For those coming from the Newcomb thread: the position I’ve defended there, that the agent’s rational deliberation is genuinely causally upstream of the predictor’s action, rests on the foundations laid out here. If rational agency is a genuine causal power, then the Newcomb predictor’s sensitivity to the agent’s rational grounds is sensitivity to something causally real, not to an epiphenomenal shadow. I’d encourage Newcomb-specific discussion to continue in that thread, where it has plenty of momentum already, and to keep this thread focused on the underlying questions about rational agency, causal exclusion, and free will. Cross-references between the two threads are of course welcome since the arguments feed into each other.

I’m looking forward to the discussion.


I’ll be drawing on work by G. E. M. Anscombe, J. L. Austin, M. R. Ayers, P. F. Strawson, Robert Kane, Anthony Kenny, Susan Wolf and others as the thread develops. The specific arguments here are developed in more detail in two unpublished manuscripts (“Autonomy, Consequences and Teleology,” 2009, and “The Problem of Free Will, Determinism and Responsibility,” 2018/2021).

tl;dr Summary of the original post

After posting my long OP I realized that the new ThePhilosophyForum has a Gemini powered “summarize” feature. I clicked the button and Gemini generated a very good albeit incomplete summary. Here it is, with minor corrections and the missing bit added:


Pierre-Normand initiates a discussion titled “Can Rational Agency Survive in a Physically Closed World?” to address the tension between the predictability of rational character and the genuine openness of practical deliberation, a conflict previously explored in the Newcomb thread. The post tackles this tension through Jaegwon Kim’s causal exclusion argument, which purports to show that if every physical event has a sufficient physical cause, there is no causal work left for rational agency to do.

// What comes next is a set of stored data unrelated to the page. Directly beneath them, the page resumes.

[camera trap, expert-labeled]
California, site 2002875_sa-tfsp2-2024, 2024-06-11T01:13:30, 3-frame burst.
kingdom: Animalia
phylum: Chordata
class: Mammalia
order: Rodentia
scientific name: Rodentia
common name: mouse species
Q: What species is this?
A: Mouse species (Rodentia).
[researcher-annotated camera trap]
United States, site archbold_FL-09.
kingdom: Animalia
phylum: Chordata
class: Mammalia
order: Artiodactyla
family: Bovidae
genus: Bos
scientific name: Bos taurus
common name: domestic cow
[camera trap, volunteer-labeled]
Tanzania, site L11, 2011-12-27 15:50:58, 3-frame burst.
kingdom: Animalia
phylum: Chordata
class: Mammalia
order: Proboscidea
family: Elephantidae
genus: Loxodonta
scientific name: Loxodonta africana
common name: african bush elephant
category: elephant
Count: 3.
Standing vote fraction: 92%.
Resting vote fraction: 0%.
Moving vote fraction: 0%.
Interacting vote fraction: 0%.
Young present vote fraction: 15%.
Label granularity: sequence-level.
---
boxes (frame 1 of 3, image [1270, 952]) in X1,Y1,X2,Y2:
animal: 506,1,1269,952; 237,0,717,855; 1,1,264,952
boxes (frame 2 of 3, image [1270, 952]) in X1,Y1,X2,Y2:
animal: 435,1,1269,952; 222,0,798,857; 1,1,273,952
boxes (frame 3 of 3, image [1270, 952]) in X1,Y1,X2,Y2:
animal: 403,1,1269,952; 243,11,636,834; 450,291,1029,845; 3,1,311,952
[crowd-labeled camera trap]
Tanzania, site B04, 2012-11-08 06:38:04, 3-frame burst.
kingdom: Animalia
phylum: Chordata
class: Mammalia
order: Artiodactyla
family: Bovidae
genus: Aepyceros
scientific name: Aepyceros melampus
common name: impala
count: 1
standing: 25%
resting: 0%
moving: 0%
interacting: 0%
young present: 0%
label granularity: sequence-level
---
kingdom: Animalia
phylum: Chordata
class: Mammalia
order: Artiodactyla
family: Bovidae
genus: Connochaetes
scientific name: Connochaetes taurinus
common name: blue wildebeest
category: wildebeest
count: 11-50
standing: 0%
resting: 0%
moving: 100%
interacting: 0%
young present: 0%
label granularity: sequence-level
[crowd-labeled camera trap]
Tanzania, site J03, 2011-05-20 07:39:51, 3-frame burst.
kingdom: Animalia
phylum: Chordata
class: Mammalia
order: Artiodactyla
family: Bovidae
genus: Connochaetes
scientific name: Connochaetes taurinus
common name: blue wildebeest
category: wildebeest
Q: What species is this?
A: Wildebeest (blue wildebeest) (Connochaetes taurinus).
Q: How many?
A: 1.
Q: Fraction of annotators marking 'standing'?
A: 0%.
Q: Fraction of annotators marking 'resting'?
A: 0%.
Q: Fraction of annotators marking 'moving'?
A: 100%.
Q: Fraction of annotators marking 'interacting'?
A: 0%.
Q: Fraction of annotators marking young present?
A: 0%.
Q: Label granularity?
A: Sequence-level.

The first core argument is the non-accidentality reply to Kim. The physical story is causally complete — P₁ determines P₂ via the laws of physics. But P₂ had to be such as to realise the rational decision M₂, and this necessity doesn’t come from physics. It comes from the fact that P₁ realises rational grounds M₁, and M₂ is what M₁ rationally calls for. Multiple realisability confirms the point: physically diverse systems realising the same rational assessment converge on the same rational outcome, and what explains this convergence is the shared mental-level property, not any shared physical feature. The mental level isn’t a convenient gloss on the physics — it’s what the physical trajectory operates through in producing a rational action.

The second core argument targets the picture of agency shared by hard determinists and contra-causal libertarians alike. Both treat the agent’s own rational character as part of the “fixed past” that constrains them from outside — like a departed bus. But the agent is not part of their own circumstances. What settled the outcome wasn’t “the past” bearing down on the agent; it was the agent themselves, exercising their rational capacities. The hard determinist packs the agent into the fixed conditions and concludes they’re powerless; the contra-causal libertarian does the same and demands the agent break free. Both mislocate the agent — placing them outside the process rather than recognising them as the rational being whose character the process expresses.